Task A: From the hox gene text, list every gene, gene group, or gene family it names.
Task B: Carry on the hox gene text from the point where it stops.

Text under study:
New Gene Therapies?
Hox Genes?
Certain genes that contain the homeobox sequence, the hox genes, are grouped in sequence along certain chromosomes. The order of this alignment reflects the positions of specific bones and body parts that these genes control.
Through the regulatory proteins that they produce, various groups of hox genes orchestrate the entire anatomical structure of the body, including the nervous system. The same genes in a different sequence create a different set of bones and other bodily parts.
GDF11 belongs to the transforming growth factor beta superfamily that controls anterior-posterior patterning by regulating the expression of Hox genes.
The precisely set circuits for biological regulation that genes help set in the "older parts" of the brain (brainstem and hypothalamus) comes to the rest of the brains as a more general arrangement of systems and circuitry.
This process goes on as a newly born develops and adapts itself when interacting with other individuals and its milieu. The genes that create the fins in fish are the same that create the 4 legs/arms in land creatures. Just different hox genes for on/off timing and level or intensity during the growth process. This started about 360 million years ago.

Extracted records:
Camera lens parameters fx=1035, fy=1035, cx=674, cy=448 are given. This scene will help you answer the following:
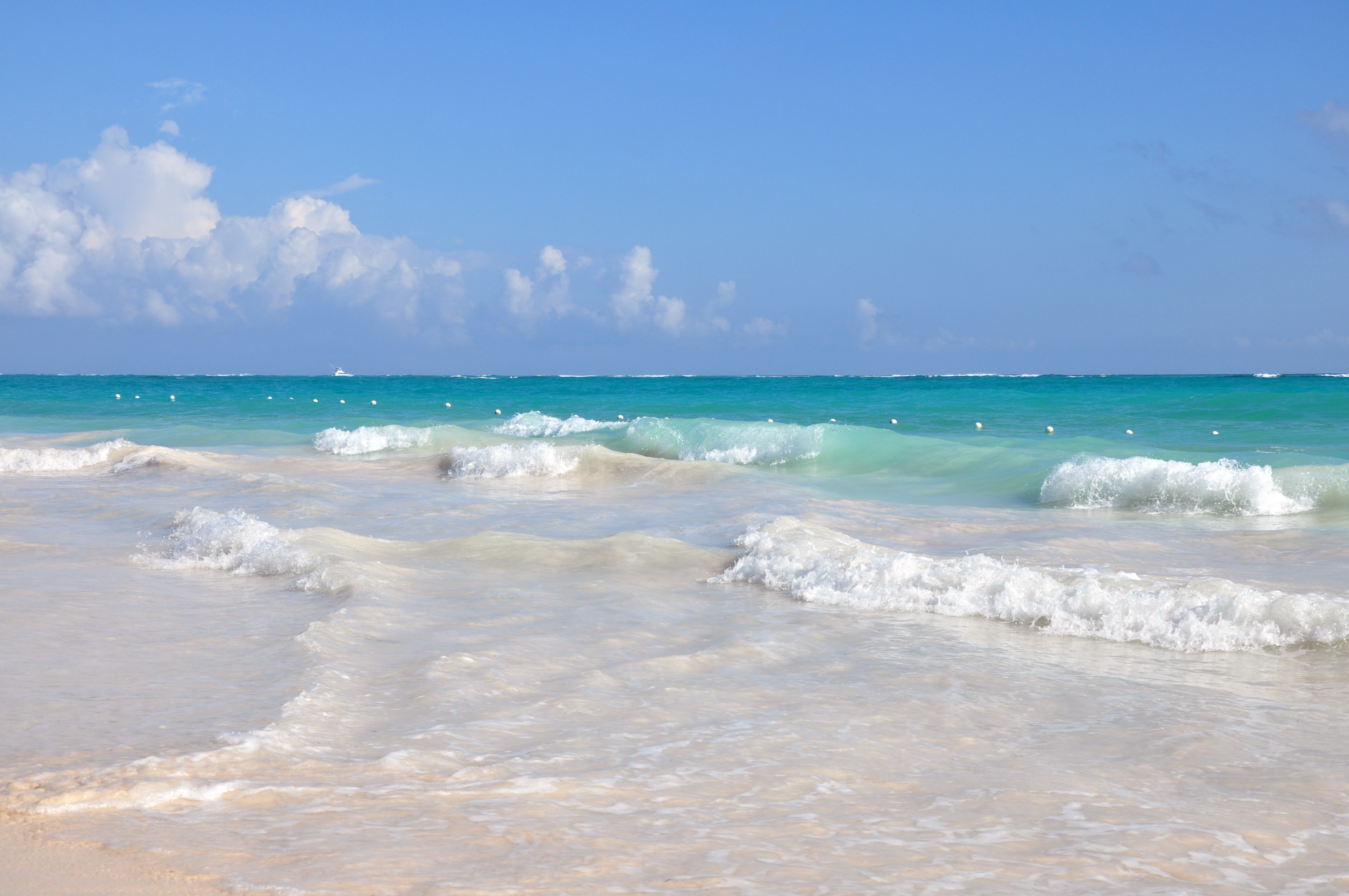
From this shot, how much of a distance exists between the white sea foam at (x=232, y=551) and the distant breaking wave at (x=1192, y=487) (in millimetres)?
9575

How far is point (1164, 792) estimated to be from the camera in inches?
152

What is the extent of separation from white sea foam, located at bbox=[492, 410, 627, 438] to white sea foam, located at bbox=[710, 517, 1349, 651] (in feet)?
61.6

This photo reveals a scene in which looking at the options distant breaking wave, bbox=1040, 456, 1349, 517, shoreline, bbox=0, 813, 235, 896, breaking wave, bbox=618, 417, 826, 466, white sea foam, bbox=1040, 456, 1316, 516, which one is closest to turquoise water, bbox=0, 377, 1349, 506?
breaking wave, bbox=618, 417, 826, 466

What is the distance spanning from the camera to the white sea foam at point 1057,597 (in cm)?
638

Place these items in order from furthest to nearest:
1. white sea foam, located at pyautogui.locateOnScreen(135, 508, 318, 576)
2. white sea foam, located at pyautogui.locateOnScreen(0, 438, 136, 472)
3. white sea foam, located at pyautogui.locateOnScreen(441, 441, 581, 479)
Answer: white sea foam, located at pyautogui.locateOnScreen(441, 441, 581, 479) → white sea foam, located at pyautogui.locateOnScreen(0, 438, 136, 472) → white sea foam, located at pyautogui.locateOnScreen(135, 508, 318, 576)

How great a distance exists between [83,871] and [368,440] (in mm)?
22127

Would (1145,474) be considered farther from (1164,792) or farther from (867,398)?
(867,398)

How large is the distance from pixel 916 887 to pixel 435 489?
13.2 m

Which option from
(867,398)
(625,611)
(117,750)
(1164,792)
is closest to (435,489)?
(625,611)

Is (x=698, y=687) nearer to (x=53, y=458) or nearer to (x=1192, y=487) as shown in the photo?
(x=1192, y=487)

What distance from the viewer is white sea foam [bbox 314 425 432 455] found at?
2414 centimetres

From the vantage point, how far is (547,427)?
2820cm

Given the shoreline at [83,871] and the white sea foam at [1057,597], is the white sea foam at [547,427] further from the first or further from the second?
the shoreline at [83,871]

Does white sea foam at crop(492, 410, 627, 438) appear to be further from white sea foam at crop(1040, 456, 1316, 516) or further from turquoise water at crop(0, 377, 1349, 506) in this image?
white sea foam at crop(1040, 456, 1316, 516)
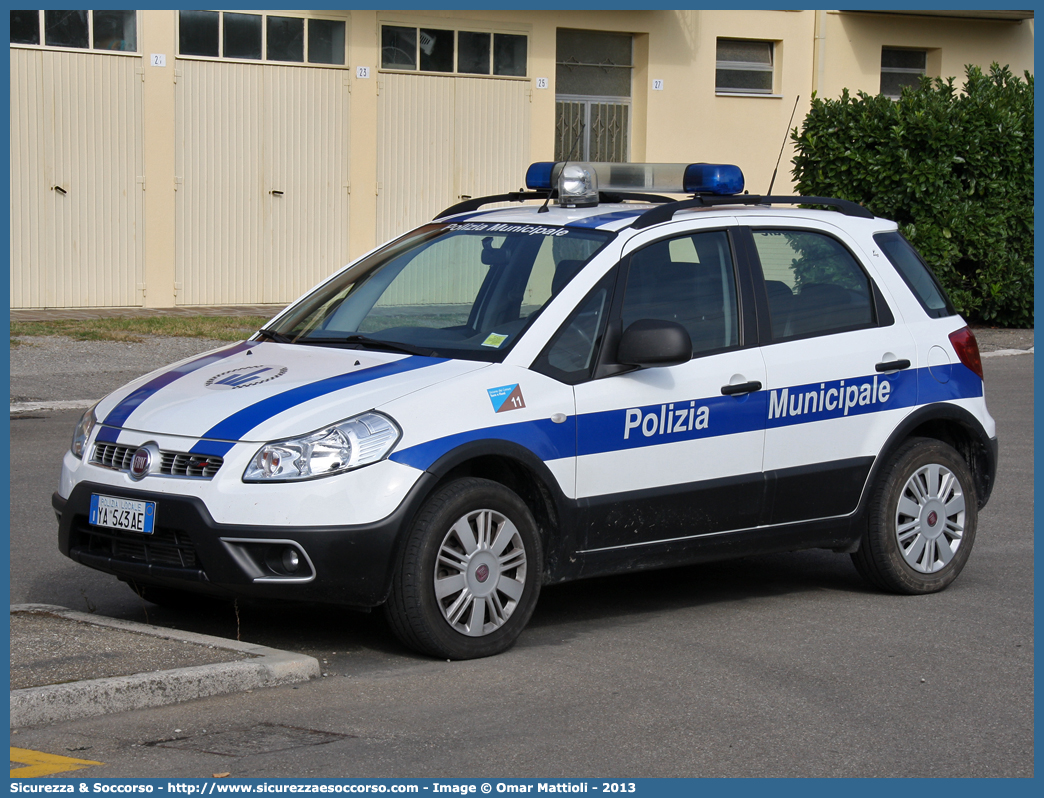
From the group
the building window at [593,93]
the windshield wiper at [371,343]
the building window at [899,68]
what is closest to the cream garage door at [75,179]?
the building window at [593,93]

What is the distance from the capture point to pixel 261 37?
20.1 m

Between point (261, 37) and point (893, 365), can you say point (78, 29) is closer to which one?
point (261, 37)

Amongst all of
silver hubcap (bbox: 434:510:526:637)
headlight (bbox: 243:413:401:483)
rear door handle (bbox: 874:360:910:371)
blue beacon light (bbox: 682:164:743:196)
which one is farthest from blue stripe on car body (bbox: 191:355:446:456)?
rear door handle (bbox: 874:360:910:371)

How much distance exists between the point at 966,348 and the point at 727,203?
143 centimetres

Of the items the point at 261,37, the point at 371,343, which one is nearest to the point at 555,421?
the point at 371,343

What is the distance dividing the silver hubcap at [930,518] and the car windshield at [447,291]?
1984mm

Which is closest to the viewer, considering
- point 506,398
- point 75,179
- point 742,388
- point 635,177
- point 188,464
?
point 188,464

Answer area A: hox genes; GDF11; transforming growth factor beta superfamily

Answer area B:
Thus there are coding genes that make the body parts (2%), non-coding switch genes that turn the former genes on and off, and non-coding control gene sequences that give the switch genes the orders to go on or off.
The fast majority of differences between the genes of animals vs. humans is in the switch-genes, not the coding genes.
The kind of response of the brain stem’s survival mechanism to each external event, strongly influences the strengthening or weakening of:
- the patterns of connections among neurons,
- their synapses, and thus
- the neural development, resulting in
- the kind of mindset the individual ends up with.
Gene Therapies
When people lack a certain enzyme because of defects in the gene that makes it, doctors can now inject a harmless virus that permanently implants a healthy working gene, thereby enabling patients to make that enzyme indefinitely.
Although still risky, trials have now reported successes against HIV, blood-clotting, and Parkinson’s disease.
A single fault in DNA then copied into RNA, produces the faulty proteins that underlie some genetic disorders.
Now biologists have designed ‘genomic debugger‘ proteins that bind to faulty RNA and fix protein production.
The researchers realized that just 2 amino acids within the pattern of this designer protein determine exactly which base of an RNA molecule it will bind to.
Recent research results show that seeing specific number sequences will trigger certain genes in the chromosomes of the DNA molecule of certain cells into action or in-action.